How would fabs(double) be implemented on x86? Is it an expensive operation?

Question

High-level programming languages often provide a function to determine the absolute-value of a floating-point value. For example, in the C standard library, there is the fabs(double) function.

How is this library function actually implemented for x86 targets? What would actually be happening "under the hood" when I call a high-level function like this?

Is it an expensive operation (a combination of multiplication and taking the square root)? Or is the result found just by removing a negative sign in memory?

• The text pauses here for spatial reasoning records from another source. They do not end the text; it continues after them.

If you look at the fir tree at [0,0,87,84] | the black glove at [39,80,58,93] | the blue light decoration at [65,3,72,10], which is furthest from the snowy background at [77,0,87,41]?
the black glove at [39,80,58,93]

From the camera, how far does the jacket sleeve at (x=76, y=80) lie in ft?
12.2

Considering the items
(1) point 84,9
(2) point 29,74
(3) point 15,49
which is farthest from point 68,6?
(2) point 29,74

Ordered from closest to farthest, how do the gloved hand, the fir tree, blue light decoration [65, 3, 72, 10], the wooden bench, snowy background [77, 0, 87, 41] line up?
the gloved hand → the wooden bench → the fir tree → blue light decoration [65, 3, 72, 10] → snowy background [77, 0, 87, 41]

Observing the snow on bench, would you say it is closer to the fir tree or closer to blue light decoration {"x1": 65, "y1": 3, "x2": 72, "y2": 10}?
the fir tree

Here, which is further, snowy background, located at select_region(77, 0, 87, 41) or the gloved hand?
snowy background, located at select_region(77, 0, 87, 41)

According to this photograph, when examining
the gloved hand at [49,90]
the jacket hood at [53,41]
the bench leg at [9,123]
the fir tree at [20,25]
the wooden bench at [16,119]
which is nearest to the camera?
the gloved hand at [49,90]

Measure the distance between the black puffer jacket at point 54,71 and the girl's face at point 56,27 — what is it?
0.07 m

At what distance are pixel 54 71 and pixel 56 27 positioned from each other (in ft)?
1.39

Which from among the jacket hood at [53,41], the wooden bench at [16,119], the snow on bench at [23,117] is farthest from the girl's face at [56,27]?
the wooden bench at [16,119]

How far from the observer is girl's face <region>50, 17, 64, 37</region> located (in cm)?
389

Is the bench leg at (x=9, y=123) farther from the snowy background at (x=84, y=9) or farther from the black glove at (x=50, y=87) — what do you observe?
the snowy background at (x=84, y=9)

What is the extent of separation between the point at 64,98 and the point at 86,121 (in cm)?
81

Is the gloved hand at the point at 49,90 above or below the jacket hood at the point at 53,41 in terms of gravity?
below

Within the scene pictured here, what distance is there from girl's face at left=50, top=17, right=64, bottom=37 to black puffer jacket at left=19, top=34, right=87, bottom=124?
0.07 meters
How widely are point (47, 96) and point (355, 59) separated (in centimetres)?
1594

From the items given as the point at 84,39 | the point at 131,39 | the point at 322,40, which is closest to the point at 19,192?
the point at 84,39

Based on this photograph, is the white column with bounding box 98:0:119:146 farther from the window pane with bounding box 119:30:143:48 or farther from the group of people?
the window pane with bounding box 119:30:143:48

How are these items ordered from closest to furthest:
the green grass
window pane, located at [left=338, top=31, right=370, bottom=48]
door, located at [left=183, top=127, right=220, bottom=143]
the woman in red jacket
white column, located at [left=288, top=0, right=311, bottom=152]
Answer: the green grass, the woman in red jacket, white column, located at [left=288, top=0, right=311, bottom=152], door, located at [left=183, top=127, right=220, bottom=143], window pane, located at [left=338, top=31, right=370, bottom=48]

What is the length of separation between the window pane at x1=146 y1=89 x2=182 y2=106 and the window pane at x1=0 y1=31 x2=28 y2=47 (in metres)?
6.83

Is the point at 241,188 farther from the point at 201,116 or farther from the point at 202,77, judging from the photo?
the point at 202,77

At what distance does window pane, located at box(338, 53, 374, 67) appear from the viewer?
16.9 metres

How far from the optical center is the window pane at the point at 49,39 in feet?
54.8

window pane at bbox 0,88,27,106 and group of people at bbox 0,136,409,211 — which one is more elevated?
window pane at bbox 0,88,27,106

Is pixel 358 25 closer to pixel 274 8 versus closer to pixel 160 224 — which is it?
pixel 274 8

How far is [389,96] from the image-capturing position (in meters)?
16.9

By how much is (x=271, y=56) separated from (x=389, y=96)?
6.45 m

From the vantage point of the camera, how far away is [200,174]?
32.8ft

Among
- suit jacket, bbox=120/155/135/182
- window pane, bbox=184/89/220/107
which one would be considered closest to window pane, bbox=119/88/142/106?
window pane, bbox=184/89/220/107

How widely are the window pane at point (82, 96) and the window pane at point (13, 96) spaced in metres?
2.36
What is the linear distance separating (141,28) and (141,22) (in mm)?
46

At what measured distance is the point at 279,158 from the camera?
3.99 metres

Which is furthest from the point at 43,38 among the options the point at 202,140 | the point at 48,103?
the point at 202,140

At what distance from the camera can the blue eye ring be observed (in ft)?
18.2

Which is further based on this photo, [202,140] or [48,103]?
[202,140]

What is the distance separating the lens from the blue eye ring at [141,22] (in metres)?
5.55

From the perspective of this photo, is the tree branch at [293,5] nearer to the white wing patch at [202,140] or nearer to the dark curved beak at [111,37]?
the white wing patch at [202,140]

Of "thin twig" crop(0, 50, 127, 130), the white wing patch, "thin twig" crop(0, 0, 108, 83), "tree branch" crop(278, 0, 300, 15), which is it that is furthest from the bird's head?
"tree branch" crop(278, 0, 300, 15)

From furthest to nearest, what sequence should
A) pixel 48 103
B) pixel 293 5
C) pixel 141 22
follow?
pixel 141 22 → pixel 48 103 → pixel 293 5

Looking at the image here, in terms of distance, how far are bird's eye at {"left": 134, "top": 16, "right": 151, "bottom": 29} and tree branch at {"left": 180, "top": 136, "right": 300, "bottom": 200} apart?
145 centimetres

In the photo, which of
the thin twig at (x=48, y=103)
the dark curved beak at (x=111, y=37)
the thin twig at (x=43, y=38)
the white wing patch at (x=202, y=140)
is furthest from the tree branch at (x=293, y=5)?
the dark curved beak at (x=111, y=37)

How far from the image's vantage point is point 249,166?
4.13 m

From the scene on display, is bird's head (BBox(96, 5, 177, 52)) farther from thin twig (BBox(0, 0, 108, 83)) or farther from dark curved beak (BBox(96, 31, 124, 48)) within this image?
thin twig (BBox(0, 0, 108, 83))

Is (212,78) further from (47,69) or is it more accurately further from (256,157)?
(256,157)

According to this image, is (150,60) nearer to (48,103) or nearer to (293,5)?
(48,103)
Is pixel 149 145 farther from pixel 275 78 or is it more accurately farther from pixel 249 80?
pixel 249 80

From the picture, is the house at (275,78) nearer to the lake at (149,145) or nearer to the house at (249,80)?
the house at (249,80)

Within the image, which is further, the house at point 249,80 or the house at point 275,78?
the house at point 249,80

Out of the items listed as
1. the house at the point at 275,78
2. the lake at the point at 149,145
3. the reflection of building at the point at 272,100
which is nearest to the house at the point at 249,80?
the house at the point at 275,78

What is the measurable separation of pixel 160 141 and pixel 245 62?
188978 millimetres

That's not really a matter of the language, but the target platform. — too honest for this site, Jun 19 '17 at 12:00
Nothing says that the `fabs` implementation have to be the same for both C and C++. Even if they share the same roots and even some basic syntax, they are two *very* different languages. — Some programmer dude, Jun 19 '17 at 12:02
FYI: gcc and clang are both open source and you can find and look at the source code yourself quite easily. — NathanOliver, Jun 19 '17 at 12:03
Then I suggest you start by examining the generated code for an `fabs` call, to see what the compiler does with it. If it does call a function, then download the compilers standard library or the compiler itself (if available, in the case of GCC or Clang it will be) to see what the function does. — Some programmer dude, Jun 19 '17 at 12:05
@NathanOliver Ok. Let's assume I don't know how to read C nor Assembler which is certainly used for implementation of math functions, but I know that the Postscript interpreter I am using is implemented in C and that I am working on x86. — AlexG, Jun 19 '17 at 12:07
@AlexG: We are not a tutoring service. If you ask about a programming problem you are expected to understand the language well enough! So, what did you find out yourself? What **specifically** is unclear? Whcih x86 platform is it? x386? 486? i7? — too honest for this site, Jun 19 '17 at 12:10
Could you suggest a better place for asking? I am implementing time-critical stuff in PostScript, the target interpreter is written in C and I would like to know the consequences of using `abs`. That's all and my question is clear enough, I think. — AlexG, Jun 19 '17 at 12:14
"(combination of multiplication and taking the square root)?"-- I would be quite stunned if any implementation of `fabs()`, or even `abs()`, tried this. — ad absurdum, Jun 19 '17 at 12:38
Thank you. That is a satisfying answer. Would you mind to add it? I would accept it. The next time I will ask elsewhere. — AlexG, Jun 19 '17 at 12:44
@AlexG-- I am not sure that this qualifies as a complete answer; but implementations of `abs` that multiply and then take the square root would risk overflow issues and loss of precision. IAC, question is now closed, so no answers can be added. — ad absurdum, Jun 19 '17 at 12:58
Seriously? How is this too broad? This seems like a perfectly reasonable question. — Simon Byrne, Jun 19 '17 at 14:57
And to answer the question, on x86 it is typically implemented by the `ANDPD` instruction (basically bitwise AND on a floating point number). This is a fairly fast instruction, typically 1 clock cycle. — Simon Byrne, Jun 19 '17 at 15:06
@SimonByrne : Thank you for this convincing answer and for your backing comment before, very much appreciated. Thus, there *is* a typical implementation on x86 platforms, in contrast to what most of the other comments claim. — AlexG, Jun 20 '17 at 15:41

Cody Gray · Accepted Answer · 2017-06-28T10:41:21.813

In general, computing the absolute-value of a floating-point quantity is an extremely cheap and fast operation.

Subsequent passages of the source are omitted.